Oak Brook Tax - Sock away more in 401(k)

QTA Consultants, Ltd./Renata Bliumaite

Oak Brook Tax - Sock away more in 401(k)

I f you began contributing to a 401(k) as soon as you started working, you may have accumulated a tidy nest egg for retirement. But not everyone had that luxury.

Strategy: Make up lost ground. The tax law allows you to add extra “catch-up contributions” late in your career to beef up your retirement savings. What’s more, a new tax law provision taking effect in 2025 enables certain older plan participants to salt away even more in their accounts.

Here’s the whole story: With a traditional 401(k) plan, a participating employee can elect to contribute a portion of their salary to their personal account on a pre-tax basis. These annual contributions are subject to inflation-adjusted limits. For 2025, the basic limit is $23,500 (up from $23,000 in 2024). In addition, an employer can choose to provide matching contributions up to a stated percentage of salary. All of the funds—including employee contributions and matching employer contributions and investment earnings—compound over time without any current tax erosion. When withdrawals are made, the distributions are taxed at ordinary income rates. Participants generally must begin taking required minimum distributions (RMDs) after reaching age 73. Your employer may also offer the option of a Roth 401(k) account.

- [Problem details]
Please answer from the 401(k) article: what is the basic contribution limit for 2025?

- [Entries supplied]
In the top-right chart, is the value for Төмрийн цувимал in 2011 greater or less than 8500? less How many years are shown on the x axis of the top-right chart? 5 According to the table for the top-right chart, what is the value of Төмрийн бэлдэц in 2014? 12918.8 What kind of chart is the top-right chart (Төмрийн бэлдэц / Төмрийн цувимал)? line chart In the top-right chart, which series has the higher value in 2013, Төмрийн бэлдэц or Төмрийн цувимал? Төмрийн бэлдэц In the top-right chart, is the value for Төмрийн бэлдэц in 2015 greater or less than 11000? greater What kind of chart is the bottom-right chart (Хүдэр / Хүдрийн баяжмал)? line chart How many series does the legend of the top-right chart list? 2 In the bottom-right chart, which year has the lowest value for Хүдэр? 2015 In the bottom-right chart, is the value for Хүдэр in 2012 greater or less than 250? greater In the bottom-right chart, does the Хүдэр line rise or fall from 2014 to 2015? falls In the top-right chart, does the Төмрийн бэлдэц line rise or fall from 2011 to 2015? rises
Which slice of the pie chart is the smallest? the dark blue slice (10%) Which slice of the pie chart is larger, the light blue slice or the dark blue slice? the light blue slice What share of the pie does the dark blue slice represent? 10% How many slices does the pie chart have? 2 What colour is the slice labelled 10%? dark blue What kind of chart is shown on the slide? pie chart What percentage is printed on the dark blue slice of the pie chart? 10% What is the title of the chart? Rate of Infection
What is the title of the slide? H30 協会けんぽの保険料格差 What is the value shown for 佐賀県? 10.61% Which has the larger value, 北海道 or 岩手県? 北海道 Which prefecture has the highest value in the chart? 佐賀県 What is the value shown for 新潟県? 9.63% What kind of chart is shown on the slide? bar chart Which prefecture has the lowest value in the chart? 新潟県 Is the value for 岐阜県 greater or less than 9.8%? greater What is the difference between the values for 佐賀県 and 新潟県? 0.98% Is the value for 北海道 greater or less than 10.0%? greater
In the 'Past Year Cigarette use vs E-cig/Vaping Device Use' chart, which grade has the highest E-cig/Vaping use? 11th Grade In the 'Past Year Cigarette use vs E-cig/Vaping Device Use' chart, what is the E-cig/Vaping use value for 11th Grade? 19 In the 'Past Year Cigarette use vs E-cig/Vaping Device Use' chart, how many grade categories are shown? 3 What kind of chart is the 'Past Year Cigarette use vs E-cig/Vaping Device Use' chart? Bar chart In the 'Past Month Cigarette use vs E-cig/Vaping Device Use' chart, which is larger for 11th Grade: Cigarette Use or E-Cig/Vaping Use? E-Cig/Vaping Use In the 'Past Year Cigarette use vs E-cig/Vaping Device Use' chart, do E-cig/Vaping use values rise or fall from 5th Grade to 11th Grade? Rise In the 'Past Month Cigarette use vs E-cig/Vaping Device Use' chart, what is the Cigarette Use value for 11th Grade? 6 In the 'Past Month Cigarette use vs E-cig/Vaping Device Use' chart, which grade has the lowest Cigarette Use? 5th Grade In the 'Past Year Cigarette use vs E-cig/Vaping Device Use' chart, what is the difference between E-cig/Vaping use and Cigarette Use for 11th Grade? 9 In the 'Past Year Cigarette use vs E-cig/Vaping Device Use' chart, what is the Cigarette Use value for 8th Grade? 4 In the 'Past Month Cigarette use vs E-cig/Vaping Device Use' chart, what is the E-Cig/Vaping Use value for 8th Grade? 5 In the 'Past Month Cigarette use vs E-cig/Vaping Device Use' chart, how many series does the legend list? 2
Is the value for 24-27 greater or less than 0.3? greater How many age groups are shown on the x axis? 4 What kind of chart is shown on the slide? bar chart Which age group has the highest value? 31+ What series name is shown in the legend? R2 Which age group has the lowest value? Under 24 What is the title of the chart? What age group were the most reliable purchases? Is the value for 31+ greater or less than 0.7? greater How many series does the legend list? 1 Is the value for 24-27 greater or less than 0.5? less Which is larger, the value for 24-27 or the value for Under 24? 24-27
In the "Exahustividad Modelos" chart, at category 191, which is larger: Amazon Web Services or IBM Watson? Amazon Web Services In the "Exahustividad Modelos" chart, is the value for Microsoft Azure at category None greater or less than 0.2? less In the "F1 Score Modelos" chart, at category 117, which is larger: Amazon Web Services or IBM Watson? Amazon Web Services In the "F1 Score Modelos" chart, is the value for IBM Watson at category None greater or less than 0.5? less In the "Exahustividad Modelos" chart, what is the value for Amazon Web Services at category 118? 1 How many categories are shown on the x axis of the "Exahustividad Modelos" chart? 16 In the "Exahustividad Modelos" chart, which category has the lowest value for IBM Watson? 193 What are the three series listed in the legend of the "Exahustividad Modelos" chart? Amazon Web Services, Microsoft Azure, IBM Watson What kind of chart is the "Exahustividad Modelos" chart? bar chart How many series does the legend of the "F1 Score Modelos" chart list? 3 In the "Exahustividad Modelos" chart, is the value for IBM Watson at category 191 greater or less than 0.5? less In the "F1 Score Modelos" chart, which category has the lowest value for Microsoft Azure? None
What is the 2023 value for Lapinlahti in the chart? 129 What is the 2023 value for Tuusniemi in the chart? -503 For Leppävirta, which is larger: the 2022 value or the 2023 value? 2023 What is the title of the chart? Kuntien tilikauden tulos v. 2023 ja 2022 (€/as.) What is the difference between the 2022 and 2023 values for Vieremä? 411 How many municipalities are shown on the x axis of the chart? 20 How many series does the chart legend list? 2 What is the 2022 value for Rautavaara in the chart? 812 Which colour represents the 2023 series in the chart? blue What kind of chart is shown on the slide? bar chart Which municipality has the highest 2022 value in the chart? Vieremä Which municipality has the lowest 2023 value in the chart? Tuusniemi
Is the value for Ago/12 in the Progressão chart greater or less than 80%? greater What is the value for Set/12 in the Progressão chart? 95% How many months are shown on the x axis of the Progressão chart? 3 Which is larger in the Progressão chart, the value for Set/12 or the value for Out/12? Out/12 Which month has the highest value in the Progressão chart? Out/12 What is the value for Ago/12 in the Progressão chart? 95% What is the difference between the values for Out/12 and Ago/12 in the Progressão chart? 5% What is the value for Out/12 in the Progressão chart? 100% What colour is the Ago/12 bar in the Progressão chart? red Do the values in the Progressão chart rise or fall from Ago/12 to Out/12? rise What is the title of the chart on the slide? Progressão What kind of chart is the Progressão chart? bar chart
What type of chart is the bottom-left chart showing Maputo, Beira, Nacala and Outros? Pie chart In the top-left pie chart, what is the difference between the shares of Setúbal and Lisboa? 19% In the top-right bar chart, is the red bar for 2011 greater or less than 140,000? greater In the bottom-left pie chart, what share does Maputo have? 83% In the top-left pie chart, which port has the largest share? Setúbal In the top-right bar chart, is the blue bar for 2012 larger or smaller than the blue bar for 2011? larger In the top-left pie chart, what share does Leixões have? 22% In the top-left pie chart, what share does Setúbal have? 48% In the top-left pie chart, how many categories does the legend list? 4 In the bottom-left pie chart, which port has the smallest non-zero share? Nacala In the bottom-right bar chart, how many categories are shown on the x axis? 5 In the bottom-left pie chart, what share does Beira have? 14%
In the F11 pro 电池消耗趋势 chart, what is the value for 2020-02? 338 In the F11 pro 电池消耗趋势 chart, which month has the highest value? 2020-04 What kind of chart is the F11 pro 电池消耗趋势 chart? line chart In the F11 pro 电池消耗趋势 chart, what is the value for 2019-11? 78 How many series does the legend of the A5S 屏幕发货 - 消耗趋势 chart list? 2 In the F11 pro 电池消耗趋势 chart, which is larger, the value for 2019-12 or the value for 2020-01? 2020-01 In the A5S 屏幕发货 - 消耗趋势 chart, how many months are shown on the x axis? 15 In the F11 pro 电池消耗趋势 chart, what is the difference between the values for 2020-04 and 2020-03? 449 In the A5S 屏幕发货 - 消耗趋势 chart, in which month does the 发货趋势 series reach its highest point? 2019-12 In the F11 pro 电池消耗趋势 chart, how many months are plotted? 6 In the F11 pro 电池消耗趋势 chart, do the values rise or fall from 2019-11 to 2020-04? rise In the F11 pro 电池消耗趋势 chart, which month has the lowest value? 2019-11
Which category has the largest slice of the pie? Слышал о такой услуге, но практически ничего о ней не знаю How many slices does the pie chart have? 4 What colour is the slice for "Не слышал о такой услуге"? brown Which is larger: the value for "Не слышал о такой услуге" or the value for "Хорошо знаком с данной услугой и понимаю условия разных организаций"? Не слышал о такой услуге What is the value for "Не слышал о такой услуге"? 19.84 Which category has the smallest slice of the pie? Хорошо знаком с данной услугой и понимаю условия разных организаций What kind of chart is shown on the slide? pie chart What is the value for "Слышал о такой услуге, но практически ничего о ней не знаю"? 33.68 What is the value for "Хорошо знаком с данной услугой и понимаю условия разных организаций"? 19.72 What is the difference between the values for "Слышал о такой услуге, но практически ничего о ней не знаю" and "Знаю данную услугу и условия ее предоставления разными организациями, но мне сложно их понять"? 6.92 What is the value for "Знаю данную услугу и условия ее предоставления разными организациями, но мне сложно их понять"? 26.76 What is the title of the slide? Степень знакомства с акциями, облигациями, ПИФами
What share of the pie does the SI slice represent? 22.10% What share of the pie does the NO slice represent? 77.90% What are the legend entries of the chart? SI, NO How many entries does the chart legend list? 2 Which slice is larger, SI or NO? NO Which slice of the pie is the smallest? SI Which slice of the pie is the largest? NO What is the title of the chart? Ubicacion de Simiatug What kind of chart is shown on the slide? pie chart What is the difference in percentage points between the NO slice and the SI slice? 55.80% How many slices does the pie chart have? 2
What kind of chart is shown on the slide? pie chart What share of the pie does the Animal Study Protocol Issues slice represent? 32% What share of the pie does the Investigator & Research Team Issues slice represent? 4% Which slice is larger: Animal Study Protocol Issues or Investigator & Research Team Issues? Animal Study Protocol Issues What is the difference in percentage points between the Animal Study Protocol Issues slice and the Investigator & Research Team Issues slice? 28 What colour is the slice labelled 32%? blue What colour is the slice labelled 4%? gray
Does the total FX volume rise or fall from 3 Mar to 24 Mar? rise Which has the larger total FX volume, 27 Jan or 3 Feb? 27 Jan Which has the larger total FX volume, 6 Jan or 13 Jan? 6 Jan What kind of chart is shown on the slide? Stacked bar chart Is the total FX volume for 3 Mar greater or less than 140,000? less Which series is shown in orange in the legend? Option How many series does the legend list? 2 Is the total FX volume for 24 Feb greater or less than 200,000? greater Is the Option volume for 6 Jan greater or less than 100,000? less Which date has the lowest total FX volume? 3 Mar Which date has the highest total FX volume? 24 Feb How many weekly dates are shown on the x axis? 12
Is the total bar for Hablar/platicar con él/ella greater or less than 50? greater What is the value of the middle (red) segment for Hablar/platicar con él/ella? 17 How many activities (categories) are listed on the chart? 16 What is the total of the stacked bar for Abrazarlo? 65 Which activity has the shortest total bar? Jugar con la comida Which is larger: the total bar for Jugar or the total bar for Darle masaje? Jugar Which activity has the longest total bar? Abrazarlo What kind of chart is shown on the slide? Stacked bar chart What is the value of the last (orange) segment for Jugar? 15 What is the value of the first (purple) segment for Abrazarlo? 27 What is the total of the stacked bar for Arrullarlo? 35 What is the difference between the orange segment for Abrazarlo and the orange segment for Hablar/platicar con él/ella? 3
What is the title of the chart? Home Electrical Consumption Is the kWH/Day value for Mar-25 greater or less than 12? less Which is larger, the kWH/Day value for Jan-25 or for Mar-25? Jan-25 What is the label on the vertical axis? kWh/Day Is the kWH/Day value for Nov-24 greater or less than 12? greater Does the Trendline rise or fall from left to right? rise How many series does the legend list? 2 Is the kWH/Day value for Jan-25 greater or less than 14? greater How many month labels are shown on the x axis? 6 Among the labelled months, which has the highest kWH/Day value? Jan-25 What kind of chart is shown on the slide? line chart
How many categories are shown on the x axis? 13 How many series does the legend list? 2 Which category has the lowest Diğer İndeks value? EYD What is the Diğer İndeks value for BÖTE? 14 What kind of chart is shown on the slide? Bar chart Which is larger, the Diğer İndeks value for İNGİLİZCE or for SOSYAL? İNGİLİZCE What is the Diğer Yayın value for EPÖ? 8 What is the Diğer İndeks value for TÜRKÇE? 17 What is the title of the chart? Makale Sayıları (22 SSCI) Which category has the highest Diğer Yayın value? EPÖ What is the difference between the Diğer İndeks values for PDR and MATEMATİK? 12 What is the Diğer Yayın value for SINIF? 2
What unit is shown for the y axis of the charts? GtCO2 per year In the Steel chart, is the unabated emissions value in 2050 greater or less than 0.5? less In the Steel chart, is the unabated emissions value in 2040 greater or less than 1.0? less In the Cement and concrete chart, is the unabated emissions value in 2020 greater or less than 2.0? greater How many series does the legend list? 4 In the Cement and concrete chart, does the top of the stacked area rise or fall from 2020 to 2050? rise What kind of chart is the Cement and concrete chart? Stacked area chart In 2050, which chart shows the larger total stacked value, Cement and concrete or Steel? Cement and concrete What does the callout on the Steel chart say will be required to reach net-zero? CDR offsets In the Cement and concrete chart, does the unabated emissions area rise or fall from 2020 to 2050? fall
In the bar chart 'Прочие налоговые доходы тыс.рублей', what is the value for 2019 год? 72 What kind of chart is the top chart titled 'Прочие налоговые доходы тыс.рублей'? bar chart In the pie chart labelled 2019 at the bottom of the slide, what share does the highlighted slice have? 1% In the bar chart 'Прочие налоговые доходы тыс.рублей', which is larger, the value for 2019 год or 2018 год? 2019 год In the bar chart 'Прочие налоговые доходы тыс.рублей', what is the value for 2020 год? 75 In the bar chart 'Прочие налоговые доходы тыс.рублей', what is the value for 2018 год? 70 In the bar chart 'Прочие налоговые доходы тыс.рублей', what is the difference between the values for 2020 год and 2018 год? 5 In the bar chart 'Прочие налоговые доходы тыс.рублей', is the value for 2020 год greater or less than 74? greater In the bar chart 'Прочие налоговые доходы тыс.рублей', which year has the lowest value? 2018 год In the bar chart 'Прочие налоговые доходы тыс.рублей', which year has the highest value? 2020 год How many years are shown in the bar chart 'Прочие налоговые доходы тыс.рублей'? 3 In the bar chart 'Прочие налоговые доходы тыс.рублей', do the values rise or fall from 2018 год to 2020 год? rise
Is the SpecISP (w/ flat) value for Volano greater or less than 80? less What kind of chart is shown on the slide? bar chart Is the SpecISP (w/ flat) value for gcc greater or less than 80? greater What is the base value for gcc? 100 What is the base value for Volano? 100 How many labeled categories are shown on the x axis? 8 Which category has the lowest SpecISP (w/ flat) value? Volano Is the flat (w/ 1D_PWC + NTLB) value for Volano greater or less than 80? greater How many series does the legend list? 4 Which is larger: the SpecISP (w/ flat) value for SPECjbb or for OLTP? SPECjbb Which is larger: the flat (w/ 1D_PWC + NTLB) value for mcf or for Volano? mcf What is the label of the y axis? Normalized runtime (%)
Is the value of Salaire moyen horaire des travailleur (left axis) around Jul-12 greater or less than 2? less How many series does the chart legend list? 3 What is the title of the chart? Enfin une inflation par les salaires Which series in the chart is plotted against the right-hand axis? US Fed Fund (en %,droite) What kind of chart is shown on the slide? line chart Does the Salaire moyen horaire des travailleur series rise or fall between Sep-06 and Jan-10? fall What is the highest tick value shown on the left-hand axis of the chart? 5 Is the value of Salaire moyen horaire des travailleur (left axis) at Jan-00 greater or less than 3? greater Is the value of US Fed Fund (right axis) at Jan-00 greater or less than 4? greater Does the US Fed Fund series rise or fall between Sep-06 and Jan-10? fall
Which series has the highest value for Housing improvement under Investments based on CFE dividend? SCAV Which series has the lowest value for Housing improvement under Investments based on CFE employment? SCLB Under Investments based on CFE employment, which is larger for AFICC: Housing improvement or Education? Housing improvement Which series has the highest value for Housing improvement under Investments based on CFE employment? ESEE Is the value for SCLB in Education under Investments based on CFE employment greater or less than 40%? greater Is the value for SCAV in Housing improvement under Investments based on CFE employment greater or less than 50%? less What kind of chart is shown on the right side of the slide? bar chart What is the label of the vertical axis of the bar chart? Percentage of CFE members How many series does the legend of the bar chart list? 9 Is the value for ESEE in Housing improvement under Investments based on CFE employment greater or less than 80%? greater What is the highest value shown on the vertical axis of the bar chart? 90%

- [Response to the task]
$23,500